* **TRY IT**: Report each line of the data that includes the word "docs".

* **DATASET EXTRACT**:
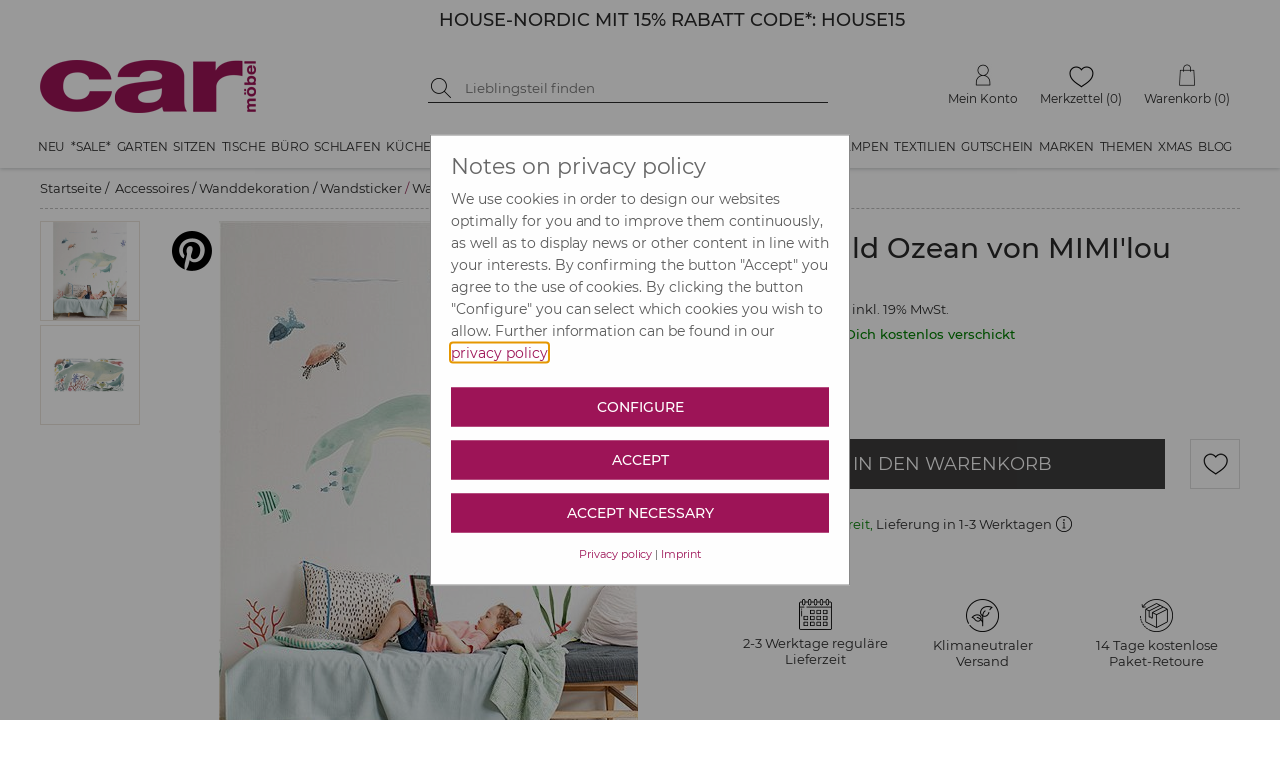

--- FILE ---
content_type: text/html; charset=utf-8
request_url: https://www.car-moebel.de/docs/article_crossselling.aspx?id=38013&domid=1087&sp=D&aid=245534
body_size: 968
content:


<!DOCTYPE html>

<html xmlns="http://www.w3.org/1999/xhtml">
<head><title>

</title></head>
<body>
    <form name="form1" method="post" action="./article_crossselling.aspx?id=38013&amp;domid=1087&amp;sp=D&amp;aid=245534" id="form1">
<div>
<input type="hidden" name="__VIEWSTATE" id="__VIEWSTATE" value="qzvt3yaPt9M2z5HlDs7F5iNRd3pzYnI+6/TZC9xH1HkYbHzJ3XIyKA/A8YW60doTd+cZZOWAvo7thSIWwqS+j49tp64sjxum6FGewSMLHyC41VAHfXQl9nXajq3k7bSu" />
</div>

<div>

	<input type="hidden" name="__VIEWSTATEGENERATOR" id="__VIEWSTATEGENERATOR" value="8252349B" />
</div>
        <div id="crossselling">
        <div class="cs-wrapper swiper-wrapper"><div class="at_csv2 swiper-slide" style="position:relative;"><a href="/de/wandbild-blumenwiese-von-mimi-lou--1639-244037" onmouseover="$(&#39;.csinfo0&#39;).show()" onmouseout="$(&#39;.csinfo0&#39;).hide()"><img src="img/blind.gif" width="155" height="205" data-pin-nopin="true" data-original="artikelbilder/main1_244037.jpg" alt="Großes Wandbild Blumenwiese&lt;br/>ca 130 x 160 cmvon MIMI LOU" class="cslazy" /></a><div class="cslayer csinfo0" onclick="javascript: location.href=&#39;/de/wandbild-blumenwiese-von-mimi-lou--1639-244037&#39;"><div class="at_csbox1 cs_txt">Großes Wandbild Blumenwiese<br/>ca 130 x 160 cm</div><div class="at_csbox2 cs_txt">von MIMI LOU</div><div class="at_csbox3 cs_txt">EUR 118,90</div><div class="at_csboxshow">Anzeigen</div></div></div><div class="at_csv2 swiper-slide" style="position:relative;"><a href="/de/messlatte-wandsticker-von-mimi-lou--1639-244033" onmouseover="$(&#39;.csinfo1&#39;).show()" onmouseout="$(&#39;.csinfo1&#39;).hide()"><img src="img/blind.gif" width="155" height="205" data-pin-nopin="true" data-original="artikelbilder/cs_main_245535.jpg" alt="120 cm, Messlatte Ozeanvon MIMI LOU" class="cslazy" /></a><div class="cslayer csinfo1" onclick="javascript: location.href=&#39;/de/messlatte-wandsticker-von-mimi-lou--1639-244033&#39;"><div class="at_csbox1 cs_txt">120 cm, Messlatte Ozean</div><div class="at_csbox2 cs_txt">von MIMI LOU</div><div class="at_csbox3 cs_txt">EUR 32,95</div><div class="at_csboxshow">Anzeigen</div></div></div></div></div>
    </form>
</body>
</html>


--- FILE ---
content_type: text/html; charset=utf-8
request_url: https://www.car-moebel.de/docs/article_lastviewed.aspx?id=38013&domid=1087&sp=D&aid=245534
body_size: 994
content:


<!DOCTYPE html>

<html xmlns="http://www.w3.org/1999/xhtml">
<head><title>

</title></head>
<body>
    <form name="form1" method="post" action="./article_lastviewed.aspx?id=38013&amp;domid=1087&amp;sp=D&amp;aid=245534" id="form1">
<div>
<input type="hidden" name="__VIEWSTATE" id="__VIEWSTATE" value="T7VsIMzHkYLesWgD9dyT861iKZJTjT8LFXOR+v0CtQa0a17r/BeTFFtt76YrKHZOxKY0xUyMRxQkG5q3Ll4GKxTZ516F6JzbrW8f/JzX+GkutKdUt6Eq1Ghu3R5rxPil" />
</div>

<div>

	<input type="hidden" name="__VIEWSTATEGENERATOR" id="__VIEWSTATEGENERATOR" value="B3F12176" />
</div>
        <div>
            

<div class="div_container_zuletztangesehen" id="div_container_zuletztangesehen">
    <div class="at_zuletztangesehenheader">
        
        <h2>Zuletzt angesehen</h2>
    </div>
    <div id="ZuletztAngesehen_at_zuletztangesehen" class="at_zuletztangesehen swiper-container">
            <!-- If we need navigation buttons -->
    <div class="div_button_prev_container">
        <div class="swiper-button-prev at_zuletztangesehen_button"></div>
    </div>

    <div class="div_button_next_container">
        <div class="swiper-button-next at_zuletztangesehen_button"></div>
    </div>
    <div class="swiper-wrapper"><div class="at_csv2 swiper-slide" style="position:relative;"><a href="/de/wandbild-ozean-von-mimi-lou--1639-245534" onmouseover="$(&#39;.lvinfo0&#39;).show()" onmouseout="$(&#39;.lvinfo0&#39;).hide()"><img src="img/blind.gif" width="155" height="205" alt="Großes Wandbild Ozean&lt;br/>ca. 160 x 160 cm" data-pin-nopin="true" data-original="artikelbilder/main1_245534.jpg" class="lvlazy" /></a><div class="cslayer lvinfo0" onclick="javascript: location.href=&#39;/de/wandbild-ozean-von-mimi-lou--1639-245534&#39;"><div class="at_csbox1 cs_txt">Großes Wandbild Ozean<br/>ca. 160 x 160 cm</div><div class="at_csbox2 cs_txt">von MIMI LOU</div><div class="at_csbox3 cs_txt">EUR 123,90</div><div class="at_csboxshow">Anzeigen</div></div></div></div></div>

</div>

        </div>
    </form>
</body>
</html>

* **SOLUTION FOR THIS PROBLEM**:
request_url: https://www.car-moebel.de/docs/article_crossselling.aspx?id=38013&domid=1087&sp=D&aid=245534
request_url: https://www.car-moebel.de/docs/article_lastviewed.aspx?id=38013&domid=1087&sp=D&aid=245534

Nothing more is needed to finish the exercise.